Ceknricek.com -- SALAH satu kaidah utama dalam menegakan hukum ialah adanya penghormatan terhadap nilai-nilai etika dan moral bagi yang "mengoperasionalkan" hukum itu sendiri (law enforcement).
Jadi, dibutuhkan integritas dan perilaku yang kredibel , sehingga mampu menerapkan / diteladani dalam hal - hal penerapan hukum di pusaran kehidupan masyarakat seperti Komisi Pemberantasan Korupsi (KPK), Kepolisian, Kejaksaan, dan Pengadilan. Mengapa demikian, karena esensinya hukum tidak dapat dijalankan dengan baik dan benar, tanpa adanya perilaku yang terpuji dan beradab bagi yang menjalankannya. Sebagaimana dipahami penegakan hukum mengandung supremasi nilai etika dan moral di dalamnya.
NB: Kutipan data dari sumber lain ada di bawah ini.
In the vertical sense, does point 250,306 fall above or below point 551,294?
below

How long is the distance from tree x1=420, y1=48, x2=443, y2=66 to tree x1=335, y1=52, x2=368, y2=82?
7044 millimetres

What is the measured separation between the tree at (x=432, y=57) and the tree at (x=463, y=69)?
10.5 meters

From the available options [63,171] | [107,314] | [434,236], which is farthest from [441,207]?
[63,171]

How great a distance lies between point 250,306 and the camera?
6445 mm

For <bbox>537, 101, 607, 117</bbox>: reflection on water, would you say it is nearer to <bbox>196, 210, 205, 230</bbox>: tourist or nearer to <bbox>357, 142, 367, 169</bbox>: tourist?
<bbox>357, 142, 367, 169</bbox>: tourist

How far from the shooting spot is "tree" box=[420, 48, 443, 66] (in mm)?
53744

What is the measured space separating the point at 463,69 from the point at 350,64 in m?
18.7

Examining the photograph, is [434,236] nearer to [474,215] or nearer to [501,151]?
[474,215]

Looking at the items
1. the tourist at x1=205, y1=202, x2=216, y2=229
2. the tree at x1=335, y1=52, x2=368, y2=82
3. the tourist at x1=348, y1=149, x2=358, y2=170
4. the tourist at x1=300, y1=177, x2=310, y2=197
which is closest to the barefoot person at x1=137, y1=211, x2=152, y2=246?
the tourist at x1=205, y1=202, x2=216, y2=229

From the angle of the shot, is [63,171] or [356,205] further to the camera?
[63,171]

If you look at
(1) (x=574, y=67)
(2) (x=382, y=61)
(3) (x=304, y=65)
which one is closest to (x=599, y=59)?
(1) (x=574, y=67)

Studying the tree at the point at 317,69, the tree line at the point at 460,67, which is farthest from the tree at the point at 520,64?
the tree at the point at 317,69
Dengan demikian, etika atau filsafat tingkah laku yang berbicara tentang masalah norma - norma hidup bersama, yaitu bagaimana bersikap mencerminkan tindak tanduk yang baik, serasi dalam hidup antar pribadi serta tidak melanggar nilai etika dan moral selaku pemangku kepentingan (jabatan). Seperti saudara Firli Bahuri dalam kapasitas sehari-hari selaku Ketua Komisi Pemberantasan Korupsi (KPK) yang melakukan pertemuan dengan Mentan SYL di lapangan bulu tangkis. Di mana tamu tersebut diketahui punya perkara yang sementara di lakukan proses pemeriksaan di tingkat penyelidikan KPK.
Dalam konteks moralitas, pertemuan tersebut menjadi sesuatu yang tak elok dipandang atau sangat "menganggu" dalam ukuran kepantasan etika dan penegakan marwah lembaga KPK yang nota bene selaku pemberantas korupsi. Akibatnya, pertemuan tersebut "mencederai" keluhuran harkat dan martabat lembaga yang seharusnya menimbulkan "kewibawaan" dalam pemberantasan korupsi dan di mata pencari keadilan.
Dalam kaitan ini, moralitas dalam pengertian pandangan Immanuel Kant: dipahami sebagai kesesuaian sikap dan perbuatan dengan norma , yakni apa yang dipandang sebagai kewajiban kita. Moralitas barulah dapat diukur ketika seseorang mentaati hukum secara lahiriah karena kesadaran bahwa hukum itu adalah kewajiban dan bukan lantaran takut pada kuasa sang pemberi hukum.
Namun, dari kasus merebaknya "tragedi" dialog lapangan bulu tangkis ini, sejatinya "dunia hukum" kita menunjukkan "potret buram" integritas pejabat aparat penegak hukum kita atau kita memang sedang mengalami degradasi kepercayaan yang menunjukkan secara clear bahwa betapa buruknya moralitas aparat penegak hukum yang ada.
Penegakan hukum tidak lagi mengandung supremasi nilai, yaitu kewibawaan, kepastian hukum, dan keadilan. Akan tetapi, kredibilitas hukum terkesan memiliki "kehampaan" nilai yang pada gilirannya berkorelasi dengan ketidakadaan efek jera. Sebab dengan fakta demikian, tak ada lagi suasana "sakralisasi" yang diperlihatkan lembaga ini (KPK) karena membicarakan kasus yang ditangani bisa di bicarakan di mana saja dan kapan saja.
Nah, dampak dari foto pertemuan yang beredar, kini berbagai pertanyaan menyeruak ke publik: bukankah sikap yang dipertontonkan Ketua KPK ini bukan pelemahan akuntabilitas horizontal yang bisa dilihat dan diakses langsung ?
Karena itu, keprihatinan mendalam atas situasi bangsa yang abai terhadap korupsi semestinya "menggugah" sikap dan moralitas kita semua. Apalagi bangsa Indonesia tengah melakukan proses seleksi Pilpres. Hiruk pikuk membicarakan kepemimpinan nasional seharusnya juga membicarakan kesalehan individu pemimpin. Bangsa ini tak boleh gagal melansir kultur kesalehan sosial yang cekatan / tangguh menangkis kebobrokan moral dan menghadirkan integritas moral yang terpuji.